Constance Ikokwu
14 May 2008
Washington, DC — A report entitled "2007/2008 African Economic Outlook" jointly published by the African Development Bank (AfDB), the Organisation for Economic Co-operation and Development (OECD) Centre and the United Nations Economic Commission for Africa (UNECA) has predicted acceleration in Nigeria's economy.
The prediction is predicated on the current high oil prices, but the report warned that emerging inflationary pressures from the recent rise in food prices pose a threat to African economies.
The report, which was launched in Maputo, Mozambique, last Sunday, says emerging inflationary pressures will lead to "unwinding progress made by many countries in attaining the Millennium Development Goals (MDGs), especially the likelihood of pushing millions back into poverty, if the current high food prices persist".
AfDB Chief Economist, Louis Kasekendu said: "The continent still needs to accelerate and sustain growth to the rate of 7 to 8 per cent to be able to achieve MDGs of halving the proportion of people living in extreme poverty by 2015."
According to the report, Africa's economic performance as a whole is "becoming more broad-based with more countries expected to achieve rate of GDP growth above 5.0 per cent". Real GDP growth of 5.7 per cent was well above the long term trend for the fifth consecutive year.
It states that, "The rate of GDP growth is expected to strengthen to about 6.0 per cent in 2008 and be maintained at that level in 2009."
Economic growth in West African countries is projected to accelerate from 3.5 per cent in 2007 to 5.6 per cent in 2008 and will remain high at 5.7 in 2009, says the report, with Nigeria's growth expected to accelerate.
It is expected that expansion in agricultural production in several countries in West Africa will sustain high growth, it states, adding that post-conflict spending on infrastructure and the recovery of agricultural production will boost growth in Liberia and Sierra Leone. Growth in Ghana and Cape Verde will remain strong.
However, growth in the West African Economic and Monetary Union (WAEMU) countries will continue to be affected by slow recovery from the crisis in Ivory Coast, the report notes.
It says that Africa's strong economic performance has been supported by external demand for oil and non-oil minerals. The continuation of sound macroeconomic policies has increased business confidence in the continent leading to a rise in private investment.
It projects the average growth for Southern Africa at 5.2 per cent in 2008 and 2009 down from 7 per cent in 2007.
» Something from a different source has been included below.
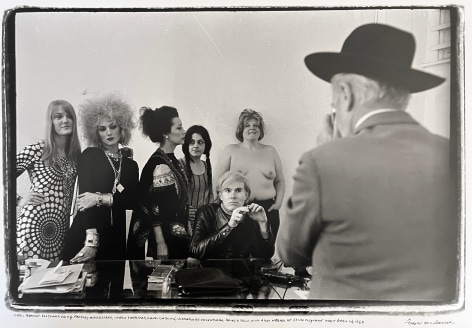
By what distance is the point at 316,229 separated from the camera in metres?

It says Botswana is expected to grow slightly above 4.0 per cent and Malawi by about 5.0 per cent in 2008 and 2009.
Growth in South Africa, the report states, will slow to 4.0 per cent in both years owing to insufficient electricity production growth.
Its projection for growth for Angola, will be from 19.8 per cent in 2007 to 11.5 per cent in 2008 and to 5.0 in 2009 because of oil production slow-down, while Madagascar and Mauritius will remain strong.